* Text provided:
Thoughts and Theory

I am sure you have all seen or answered a survey question with the following (or at least similar) response options:
- [1] Strongly Disagree
- [2] Disagree
- [3] Neither Disagree Nor Agree
- [4] Agree
- [5] Strongly Agree
To answer the question, respondents would select a particular response option that reflects their level of agreement (or disagreement) with a statement. This is a well-known example of a 5-point Likert scale [1], which was named after its inventor, Rensis Likert. Likert scales are widely used by survey researchers in many disciplines (e.g., psychology, education, public health, business, and marketing) to learn about people’s attitudes towards different phenomena (see SurveyMonkey for sample survey questions). Survey questions presented with a Likert scale can help survey researchers find out more about the topic of interest (e.g., customer satisfaction).
Despite the widespread use of Likert scales in survey research, researchers are often unaware of pitfalls and caveats that could significantly affect the way survey Data should be analyzed and interpreted. In this post, I will summarize important points to consider when analyzing survey data collected via Likert scales.
Ordinal or Interval?
Response options in a Likert Scale question are expected to be ordered based on the phenomenon being measured, and thus they are ordinal.
Now let’s assume that we are responding to a question in a hotel satisfaction survey: "My room was clean". If the survey is using a 4-point Likert scale, the response options would be:
(1) Strongly Disagree – (2) Disagree – (3) Agree – (4) Strongly Agree
If we select Strongly Agree, then our response would indicate that our level of agreement is higher than other respondents who might select Agree, Disagree, or Strongly Disagree for "My room was clean".

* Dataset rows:

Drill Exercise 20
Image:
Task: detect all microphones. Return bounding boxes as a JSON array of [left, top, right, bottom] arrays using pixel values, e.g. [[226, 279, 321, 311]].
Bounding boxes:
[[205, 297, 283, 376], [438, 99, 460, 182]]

* Parts of the exercise:
A. According to the passage on Likert scales, who is the scale named after?
B. Pick up the passage on Likert scales after its final sentence and carry it forward.

* Answers to the exercise:
A. Rensis Likert, its inventor.

B.
We might also be tempted to interpret the level of our agreement based on the numerical values assigned to each response option. However, these numerical values are often arbitrarily determined by survey researchers as a sequence of integers (e.g., 1 to 4). These values simply indicate the "order" of response options, not the strength of agreement. Therefore, the distances between response options cannot be presumed equal based on the values assigned to the response options.
For example, respondents may perceive (4) Strongly Agree and (3) Agree very similarly and thus the difference between these two options might be much smaller than the difference between (3) Agree and (2) Disagree, __ despite having the same distance.

The primary implication of accepting the Ordinal nature of Likert scales is that the numerical values assigned to the response options cannot be treated as interval data, and thus parametric statistics (e.g., mean, standard deviation) and parametric statistical methods (e.g., summing up individual questions to find a total survey score, running a regression with survey scores) would not yield valid results. Some options for analyzing ordinal data from Likert scales include summary statistics such as median and mode, statistical methods such as ordinal regression, Chi-square test of independence, and item response theory (IRT) modeling, and graphical tools such as bar charts and correlation matrix plots.
If you are interested in analyzing and visualizing survey data, you can check out my recent course, Analyzing Survey Data with R, on Pluralsight.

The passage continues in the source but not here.